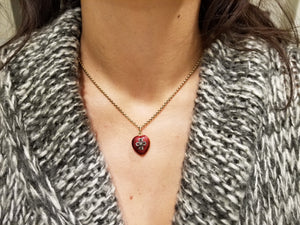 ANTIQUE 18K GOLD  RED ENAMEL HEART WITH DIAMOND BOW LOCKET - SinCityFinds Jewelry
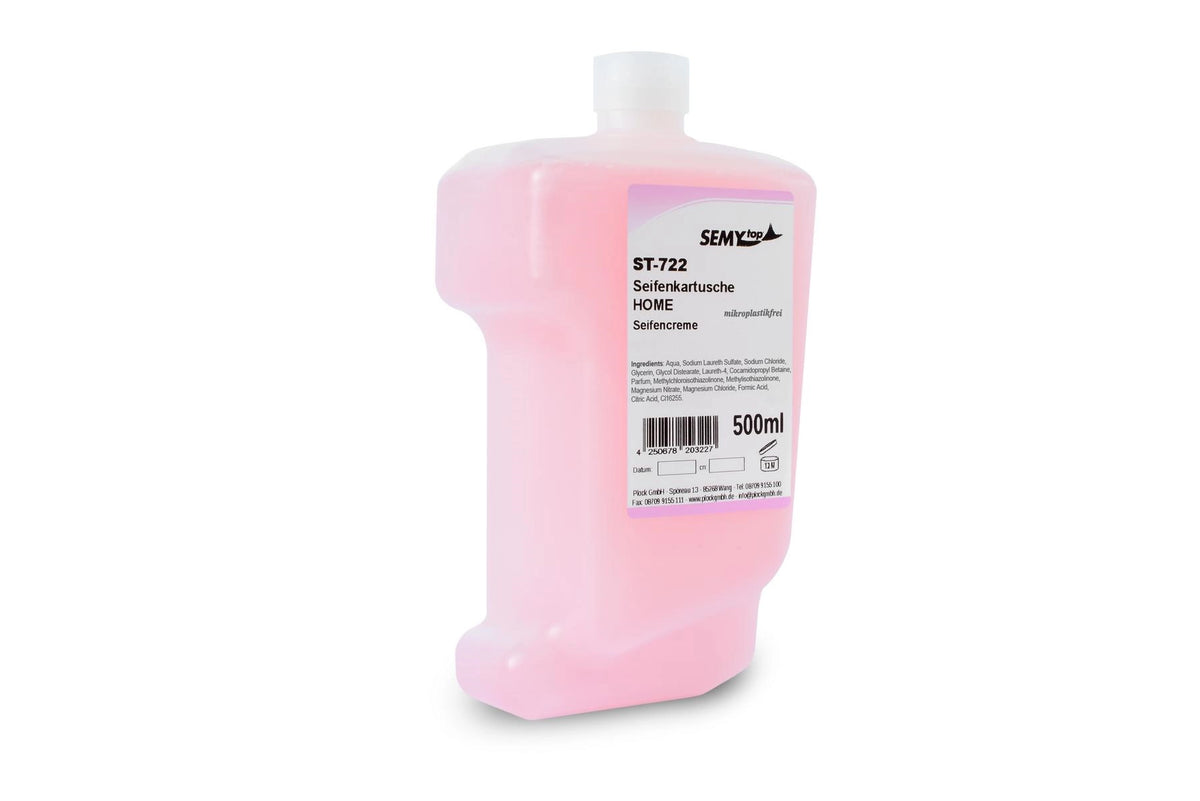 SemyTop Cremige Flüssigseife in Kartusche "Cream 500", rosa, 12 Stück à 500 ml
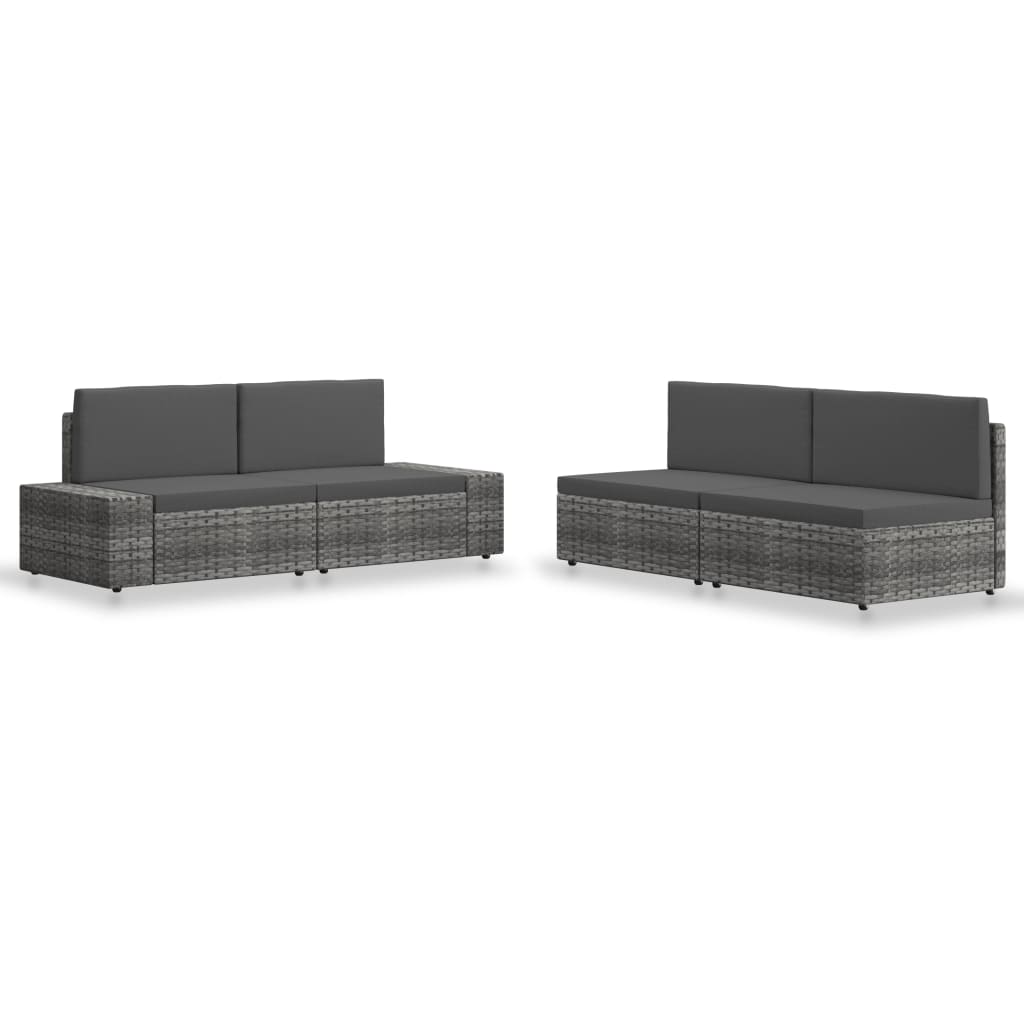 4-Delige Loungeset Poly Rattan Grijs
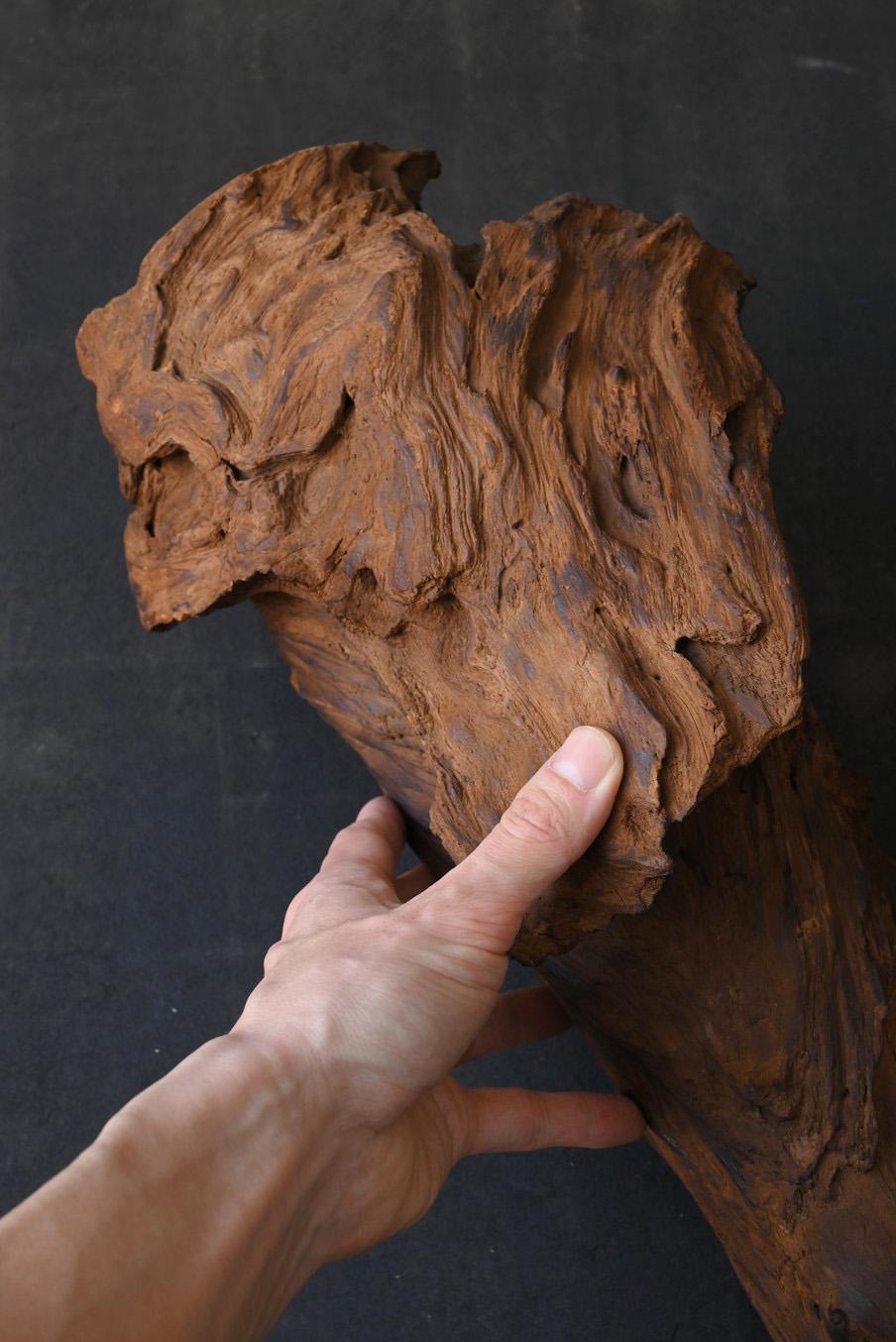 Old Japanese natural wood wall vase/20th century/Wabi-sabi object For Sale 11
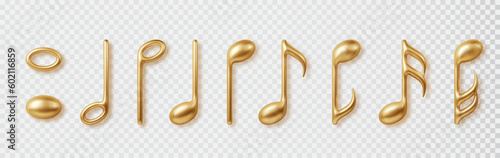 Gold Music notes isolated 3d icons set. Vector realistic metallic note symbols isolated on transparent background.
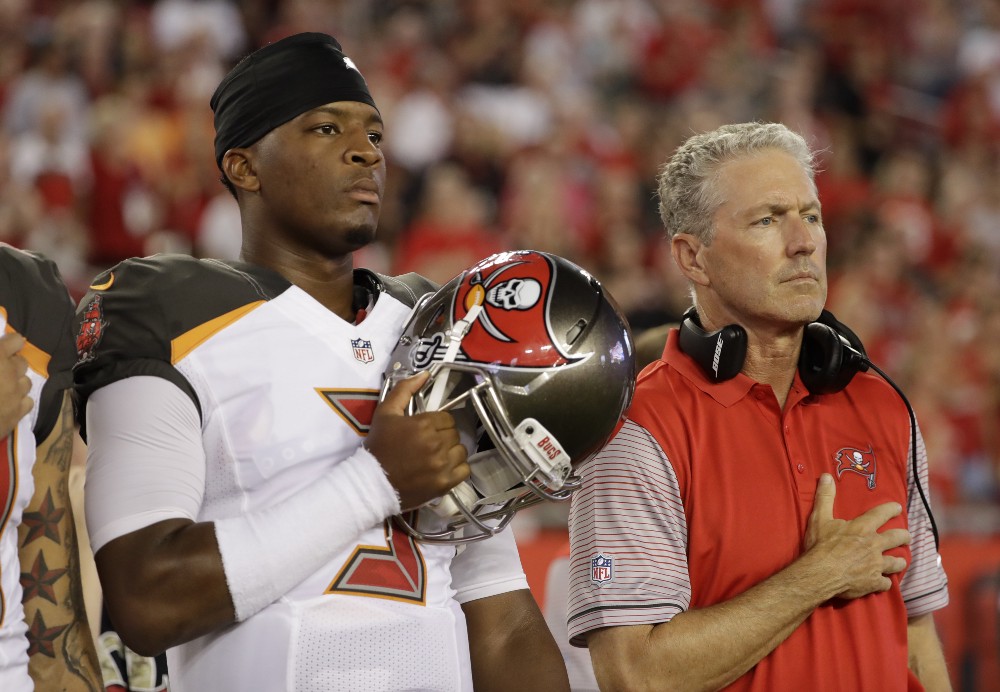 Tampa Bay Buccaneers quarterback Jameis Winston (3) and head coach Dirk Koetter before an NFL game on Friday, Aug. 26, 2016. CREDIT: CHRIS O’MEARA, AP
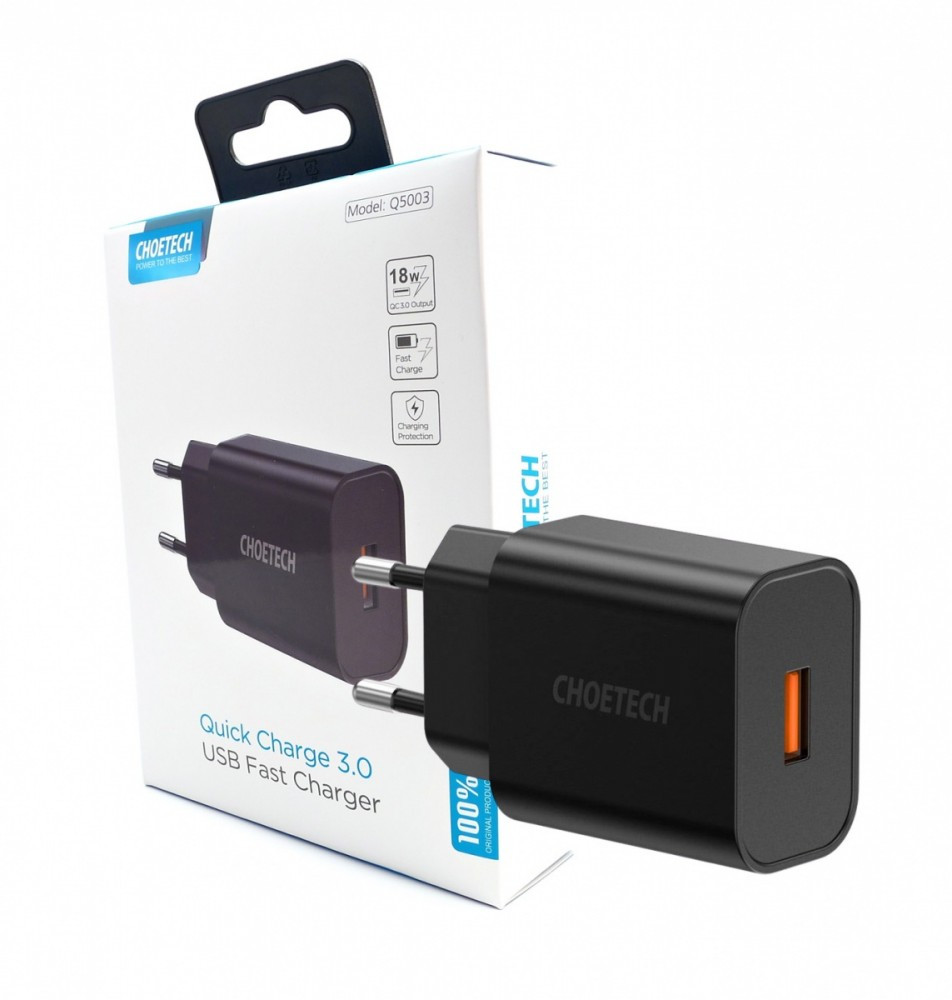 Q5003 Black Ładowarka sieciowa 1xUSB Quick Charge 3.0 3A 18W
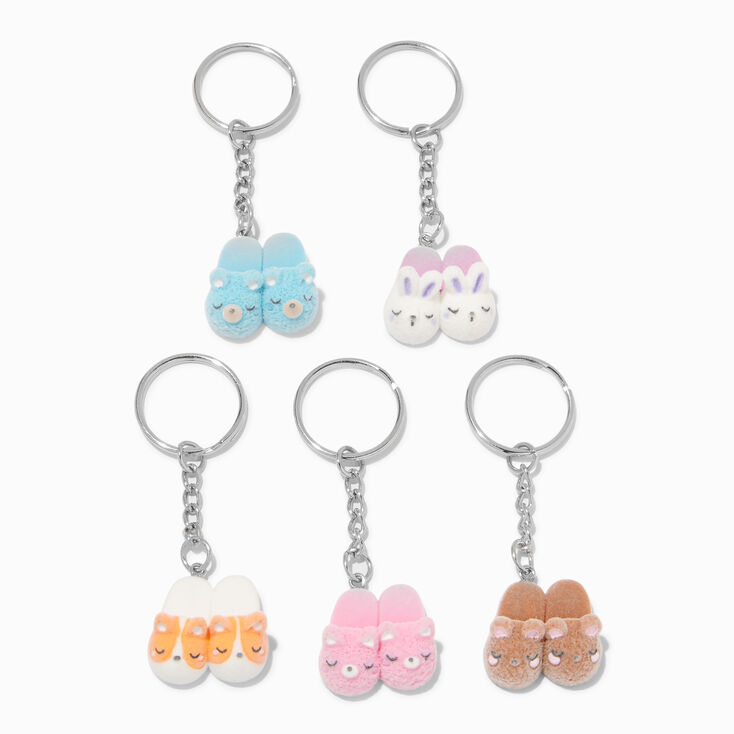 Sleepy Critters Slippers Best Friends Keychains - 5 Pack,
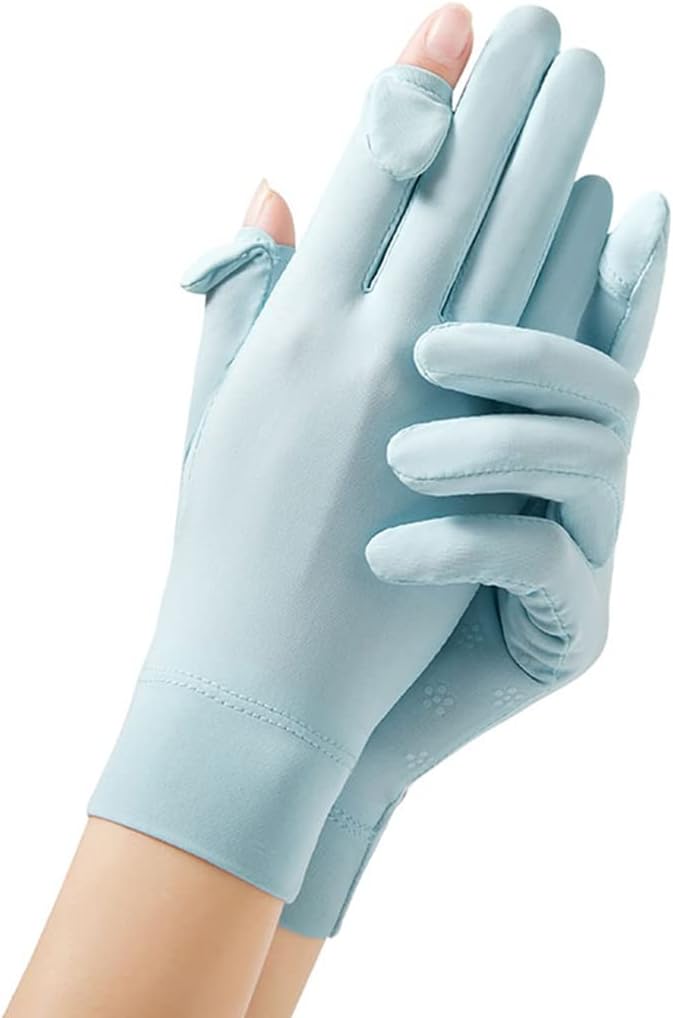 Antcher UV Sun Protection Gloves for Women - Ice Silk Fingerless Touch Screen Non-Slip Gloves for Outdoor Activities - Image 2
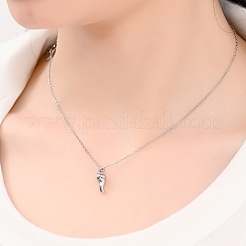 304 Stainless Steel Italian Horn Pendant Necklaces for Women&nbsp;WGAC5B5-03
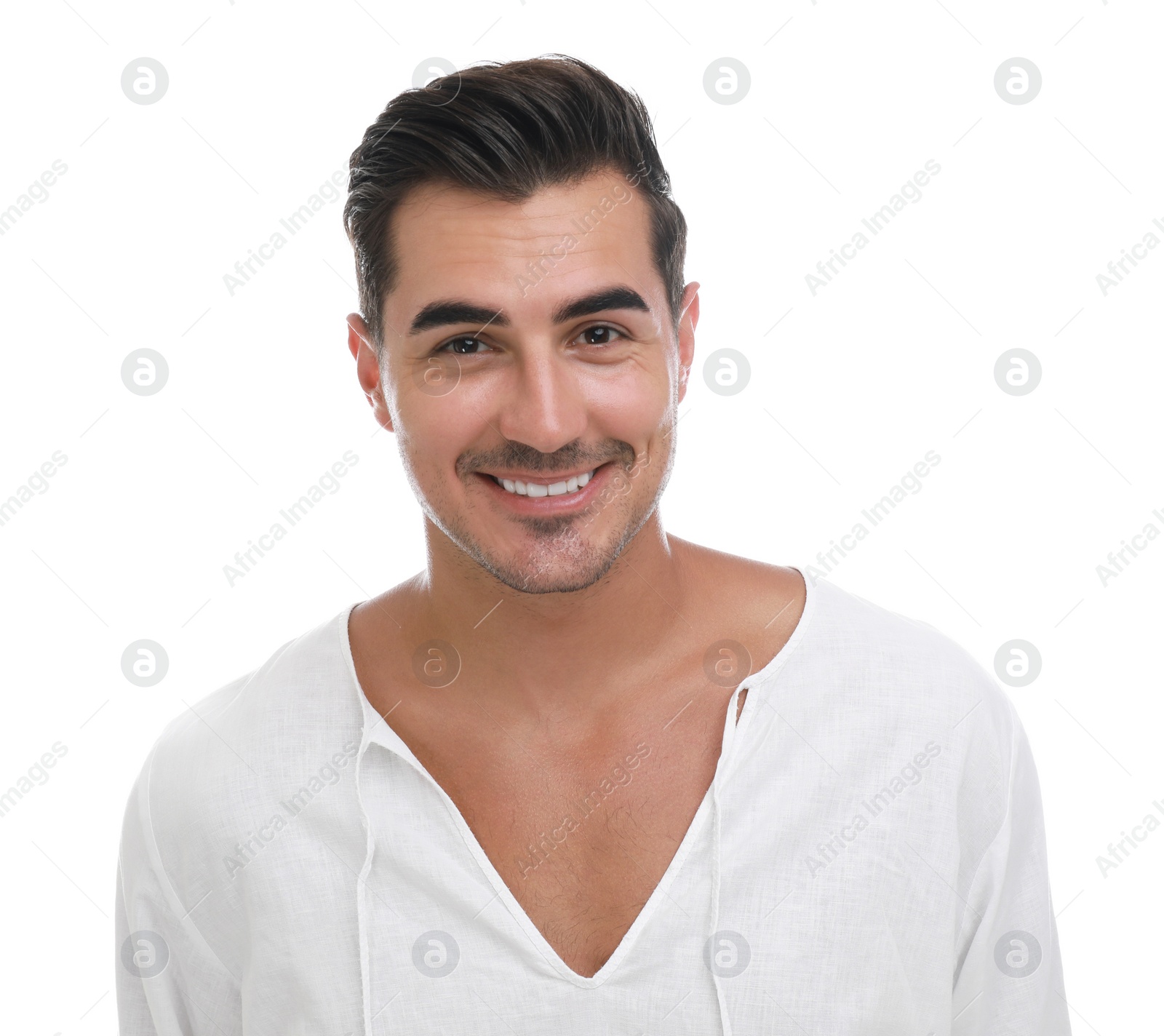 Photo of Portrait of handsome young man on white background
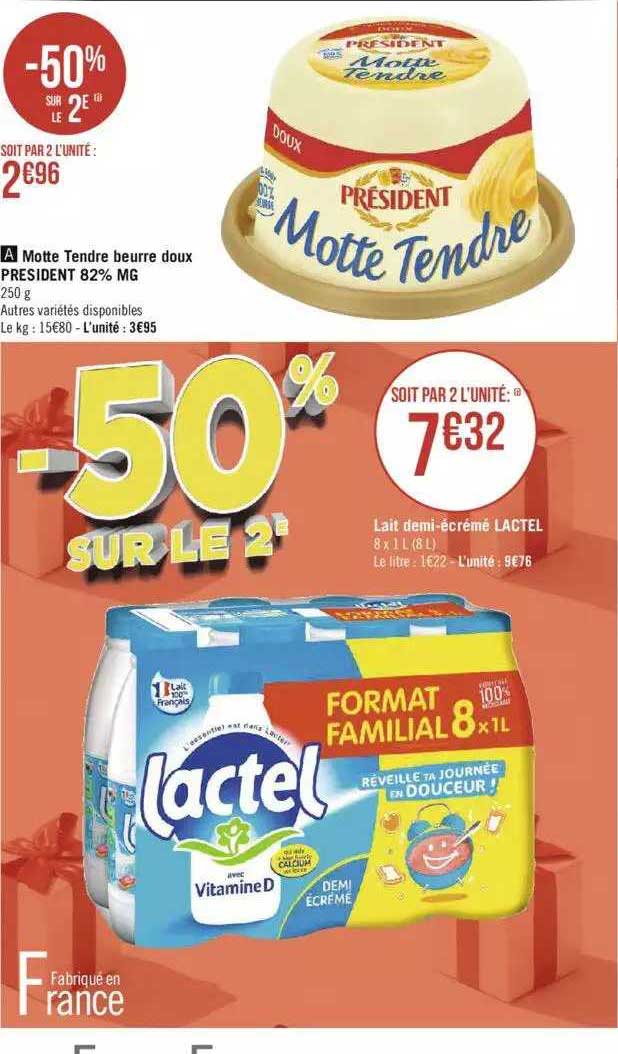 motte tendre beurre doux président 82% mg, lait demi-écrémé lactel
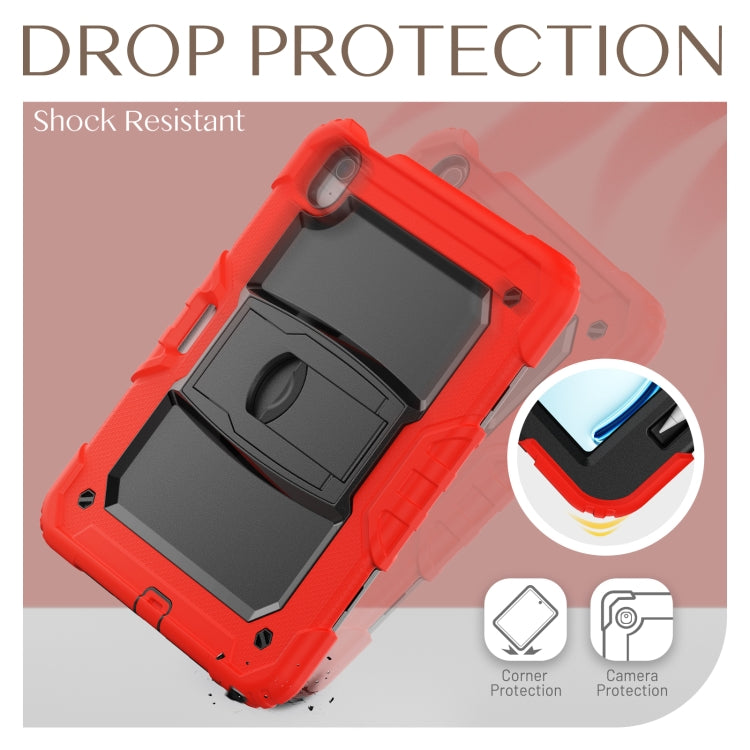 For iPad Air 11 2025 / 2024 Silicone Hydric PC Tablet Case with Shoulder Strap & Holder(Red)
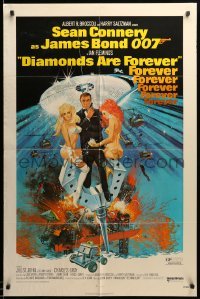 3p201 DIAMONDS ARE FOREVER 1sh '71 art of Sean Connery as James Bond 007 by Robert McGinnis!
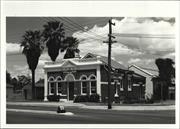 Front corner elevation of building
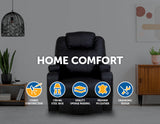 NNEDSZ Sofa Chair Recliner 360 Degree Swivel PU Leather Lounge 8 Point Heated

## What you will do
Start with the line with "SemyTop Cremige Flüssigseife" in the listing above and stop after the line with "Tampa Bay Buccaneers". Write out exactly the lines in that stretch and no others, without pictures.

## Answer to this exercise
 SemyTop Cremige Flüssigseife in Kartusche "Cream 500", rosa, 12 Stück à 500 ml
 4-Delige Loungeset Poly Rattan Grijs
 Old Japanese natural wood wall vase/20th century/Wabi-sabi object For Sale 11
 Gold Music notes isolated 3d icons set. Vector realistic metallic note symbols isolated on transparent background.
 Tampa Bay Buccaneers quarterback Jameis Winston (3) and head coach Dirk Koetter before an NFL game on Friday, Aug. 26, 2016. CREDIT: CHRIS O’MEARA, AP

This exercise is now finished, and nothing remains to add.